Costa passou três dias de teste com distinção, interna e externamente, provando que há socialistas “democráticos e europeus que governam com boas contas”. Sonhando com uma “maioria absoluta” que o dispensou de dirigir uma palavra que fosse aos actuais parceiros de coligação informal.

Para um líder que perdeu nas urnas a primeira batalha e subiu ao poder da forma inesperada, convenhamos que este Congresso não se saldou por pouco. Reivindicando-se da herança política de 45 anos de Soarismo e mostrando-se ironicamente como o sucessor de Seguro, conseguiu reduzir Sócrates à mera condição de pequeno episódio entre os grandes na História.Centeno fez o resto. Por mais “irritante” que continue a parecer a alguns Costa teve mais uma vez tudo para sair ainda “mais optimista” da e para a Batalha. As reacções do PCP e do BE à saída foram sintomáticas do desagrado dos parceiros que Assis tinha considerado “anestesiados a bem do país".

Uma mão cheia de boas notícias e metas ambiciosas ajudou (tanto ou mais do que os bons números de Centeno) o tranquilo discurso de encerramento do 22 Congresso socialista: no Orçamento do próximo ano, estará contemplado um pacote destinado a estimular o regresso da geração “mais preparada de sempre”, oferecendo aos jovens que queiram regressar “condições únicas e extraordinárias”. Quais? Logo saberemos, que o congresso não serve para abrir o jogo orçamental.

Aos parceiros sociais, ficou lançado o repto: é forçoso que percebam a necessidade de oferecer aos trabalhadores a capacidade de modelar o seu volume de trabalho ao longo da vida, trabalhando mais em alguns momentos e menos noutros, com o reverso de, com isso, conciliarem melhor a sua vida, como a possibilidade de terem “todos os filhos que quiserem”. E porque não estender-se aos avós a possibilidade de participarem também em alguns dos direitos já concedidos aos pais? Quais? Mais tarde se verá.

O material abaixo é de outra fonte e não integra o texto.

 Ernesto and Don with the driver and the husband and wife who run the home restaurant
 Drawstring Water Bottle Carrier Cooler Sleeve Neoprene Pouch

O salário mínimo, como prometido, passará a 600 euros já no próximo ano, mas a fasquia é colocada mais alto: “É preciso fazer convergir o salário médio dos portugueses para a média europeia”, convencendo os empresários de que as “empresas do futuro só o terão com trabalhadores mais qualificados e melhor pagos”. Para isso fica a promessa:

“Temos de alinhar o esforço empresaria com políticas públicas”. De que tipo? Não sabemos, mas regista-se a certeza de que “com melhores salários para os trabalhadores haverá também melhores empresas”.

Com a nova lei de bases da habitação e uma nova regulamentação para o sector (em que o esforço com o alojamento familiar não supere os 35 por cento do rendimento) reforçar-se-á, naturalmente, a capacidade de maior autonomia para os mais jovens a par de uma maior dinamização do mercado de arrendamento mas não “deixado à solta”, será também mais fácil o sonho de mais autonomia para os mais jovens.

Entre as novas metas do Governo, destaque ainda para a ambição de aumentar de 40 para 60 por cento a fasquia dos ingressos no ensino superior e de reduzir de 14 para 10 por cento a taxa de abandono escolar precoce (em 2020), a par de um reforço substancial das verbas para doutoramento para “mais de mil”. Tudo implicará reforços de verbas orçamentais, mas essa especificação só virá depois.

Para já, ficou o partido pacificado, como é típico dos partidos de poder em plena fase ascendente do ciclo económico. Não por acaso “parabéns, Centeno” foi uma frase recorrente no grande ecrã. A ala mais à esquerda ganhou o palmómetro (em que o primeiro lugar foi entregue a Pedro Nuno Santos, o homem que defendeu a repetição da geringonça).

Mas o próprio Costa foi o primeiro a recomendar calma aos sucessores, frisando que ainda não tinha entregue "os papeis para a reforma”, embora reconhecesse que “há toda uma nova geração” de jovens líderes que emerge no partido. Pedro Nuno Santos, Ana Catarina Mendes, Fernando Medina e Francisco Assis são apenas alguns dos perfilados.

Apesar do debate ideológico aceso que marcou as semanas e dias pré-congresso (e em que a esquerda “mais à esquerda “ capitalizou sobretudo aumentando o número de vozes pró-eutanásia - desde Costa a Assis), acabou por quase se esfumar no decorrer do congresso. Ficará para memória futura.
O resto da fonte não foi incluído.